**Teks yang Diberikan:**
************

Mushola di Mall

Tuesday, January 5, 2010
Liburan tahun baru kemarin, kami sekeluarga memilih silaturahim dengan orang tua di Klaten. Di sela-sela silaturahim, istri mengajak jalan-jalan ke Plasa Klaten, disana ada salah satu tenant yang cukup di kenal masyarakat yaitu matahari.

Pengunjungnya cukup ramai, perkiraan pengunjung saat itu sekitar seribuan orang. Kami lihat banyak discount yang di tawarkan, mulai dari 20 % - 70 % dan juga ada yang disount 20 ribu + 50 %. Istri saya memilih-milih baju kemeja untuk d hadiahkan kepada saya ( seneng juga punya istri yang suka memberi hadiah tiba-tiba), tapi dengan halus saya menolaknya. Menurut saya harga di sana walaupun sudah discount 50% tetap saja mahal apalagi merknya bukan dalam negeri, lebih baik beli di klewer atau PKL, kemanfaatannya jelas karena bisa menggerakkan ekonomi kecil. Akhirnya kami tidak jadi untuk berbelanja.

************

[Data pertanyaan tentang adegan]
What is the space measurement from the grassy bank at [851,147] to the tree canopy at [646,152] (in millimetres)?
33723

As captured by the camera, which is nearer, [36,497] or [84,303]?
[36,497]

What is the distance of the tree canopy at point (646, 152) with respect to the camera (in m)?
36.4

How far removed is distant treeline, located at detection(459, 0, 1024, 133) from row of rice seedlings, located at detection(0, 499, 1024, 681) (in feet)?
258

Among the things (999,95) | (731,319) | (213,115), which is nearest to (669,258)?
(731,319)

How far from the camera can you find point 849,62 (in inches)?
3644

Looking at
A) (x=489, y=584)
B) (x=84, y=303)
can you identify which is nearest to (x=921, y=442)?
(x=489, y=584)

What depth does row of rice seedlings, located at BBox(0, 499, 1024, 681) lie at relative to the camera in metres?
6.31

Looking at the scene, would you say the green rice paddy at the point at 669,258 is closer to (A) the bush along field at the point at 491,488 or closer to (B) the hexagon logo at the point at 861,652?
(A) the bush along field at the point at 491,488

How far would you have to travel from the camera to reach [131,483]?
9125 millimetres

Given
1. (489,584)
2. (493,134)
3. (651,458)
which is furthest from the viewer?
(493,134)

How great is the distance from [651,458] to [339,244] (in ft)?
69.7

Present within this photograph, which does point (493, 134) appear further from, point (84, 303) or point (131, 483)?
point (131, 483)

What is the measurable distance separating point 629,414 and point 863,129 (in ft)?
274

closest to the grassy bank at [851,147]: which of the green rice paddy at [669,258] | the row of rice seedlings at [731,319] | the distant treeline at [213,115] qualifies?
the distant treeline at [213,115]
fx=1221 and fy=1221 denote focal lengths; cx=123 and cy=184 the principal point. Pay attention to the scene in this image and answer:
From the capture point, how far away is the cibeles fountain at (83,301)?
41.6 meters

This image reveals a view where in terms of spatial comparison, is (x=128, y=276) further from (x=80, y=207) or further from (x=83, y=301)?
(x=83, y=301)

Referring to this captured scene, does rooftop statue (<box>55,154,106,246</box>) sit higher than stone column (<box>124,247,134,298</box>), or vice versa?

************

**Petunjuk Tugas:**
1 - Cari setiap baris dalam entri yang mengandung kata "further", lalu salin baris tersebut satu per satu. Huruf besar dan kecil dibedakan.
2 - Teruskan tulisan berjudul "Mushola di Mall" dari kalimat terakhir yang tercantum.

**Jawaban Latihan:**
1 -
Present within this photograph, which does point (493, 134) appear further from, point (84, 303) or point (131, 483)?
This image reveals a view where in terms of spatial comparison, is (x=128, y=276) further from (x=80, y=207) or further from (x=83, y=301)?

2 -
Puas kami melihat-lihat barang untuk sekedar survei harga, kamipun bersegera menuju mushola untuk menunaikan sholat magrib. Tiba di mushola, betapa heran dan kaget saya.. pintu utama untuk masuk ke mushola satu pintu dengan pintu masuk ke toilet wanita, dengan prasangka baik saya tetap masuk menuju mushola. Sampai di mushola, alangkah sedih dan miris hati ini... luas mushola mungkin sama dengan luas toilet ! hanya cukup untuk 3 orang, dan ruangan tepat di sebelah depan mushola berjajar beberapa toilet wanita. Sepertinya ruangan mushola tersebut memang tidak di desain untuk sholat, hal ini terlihat interior ruangannya yang sama persis dengan interior toilet.



Betapa sangat kontras dengan suasana di luar, bangunan 3 lantai yang sangat luas dan bersih. Setiap sudut ruangan di penuhi dengan orang yang sedang melakukan transaksi.Tetapi, musholanya sangat mengenaskan ! Dan cenderung mengarah pada penghinaan sebuah mushola yang di sucikan kaum muslimin. Apa susahnya membuatruangan untuk mushola yang layak dengan bangunan sebesar itu ? Bukankah mushola tersebut di butuhkan para konsumen dan karyawan di situ ?

Saya tidak tahu apakah sebagian besar mall memang begitu kondisinya ..?

Sebuah masukan untuk pihak berwenang, dalam hal ini pemda/pemkot :
Hendaknya ketika perijinan pendirian mall di ajukan, di lihat dulu site plan untuk publik area terutama mushola. Pastikan bahwa mushola ada dalam site plan yang di usulkan.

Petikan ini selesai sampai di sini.